Networking Effectively

For those of us that are outgoing individuals, making new friends and socializing with strangers can be easy. While this is very much a part of networking, the networking process is a lot more strategic and intentional than starting conversations. Networking starts with picking the right events to attend, seeking out future contacts, and hopefully, potential connections.

A contact is someone that you might just have, have conversations with and exchange business cards or contact information. A contact is essentially an “acquaintance” that you meet at a business event that you may contact at some point in the future.

A connection is someone that you know personally and have built a relationship with over time. Connections act as powerful tools when it comes to the business world. Connections are people that you have established relationships with know you personally and well enough to say that they believe in, trust, and support you.

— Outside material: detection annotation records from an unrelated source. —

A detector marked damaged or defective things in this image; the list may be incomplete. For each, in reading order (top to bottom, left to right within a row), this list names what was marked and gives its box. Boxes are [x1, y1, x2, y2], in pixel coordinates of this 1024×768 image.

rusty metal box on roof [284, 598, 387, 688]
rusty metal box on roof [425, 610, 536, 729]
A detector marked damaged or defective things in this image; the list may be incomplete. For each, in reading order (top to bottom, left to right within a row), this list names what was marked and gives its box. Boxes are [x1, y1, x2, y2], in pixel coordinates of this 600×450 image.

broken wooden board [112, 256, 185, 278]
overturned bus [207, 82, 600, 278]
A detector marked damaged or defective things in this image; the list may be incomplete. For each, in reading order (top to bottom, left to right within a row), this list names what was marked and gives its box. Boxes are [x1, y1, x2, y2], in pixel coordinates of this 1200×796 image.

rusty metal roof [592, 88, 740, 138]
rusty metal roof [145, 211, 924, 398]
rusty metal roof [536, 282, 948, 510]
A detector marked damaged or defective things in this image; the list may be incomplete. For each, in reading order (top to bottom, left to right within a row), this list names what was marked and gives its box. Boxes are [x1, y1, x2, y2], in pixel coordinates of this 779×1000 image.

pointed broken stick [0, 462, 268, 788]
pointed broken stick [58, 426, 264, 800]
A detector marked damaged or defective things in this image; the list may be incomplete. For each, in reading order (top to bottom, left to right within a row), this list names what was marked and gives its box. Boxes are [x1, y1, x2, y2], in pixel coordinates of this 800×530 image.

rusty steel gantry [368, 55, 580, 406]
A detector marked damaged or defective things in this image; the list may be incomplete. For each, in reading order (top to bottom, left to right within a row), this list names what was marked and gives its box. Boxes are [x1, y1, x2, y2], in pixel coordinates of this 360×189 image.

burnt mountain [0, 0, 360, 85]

In the professional world, true connections count for everything. Your next business deal may just come from a connection that started as a contact just years ago.

How to Turn a Contact Into a Connection

It goes without saying that everyone you meet will not always turn into a connection. However, recognizing when you have a chance to make a connection can be a game changer when it comes to your business relationships.

Powerful networking comes from strong relationships. When you are meeting new contacts, see if you both have common goals, interests and mutual friends. Often times, people that make new contacts find that they have been running around the same social circles with each other, but have never met before.

If you see someone repeatedly at other events, this will help you build a stronger relationship each time you see them. Additionally, consider initiating business lunches or dinners with each other, to talk about your common interests and goals outside of the work place. Having quality time and conversations with each other will lead to deeper levels of trust between both of you.

Keep in mind these differences as you go on your next networking venture—your new contact may just turn into the connection of a lifetime.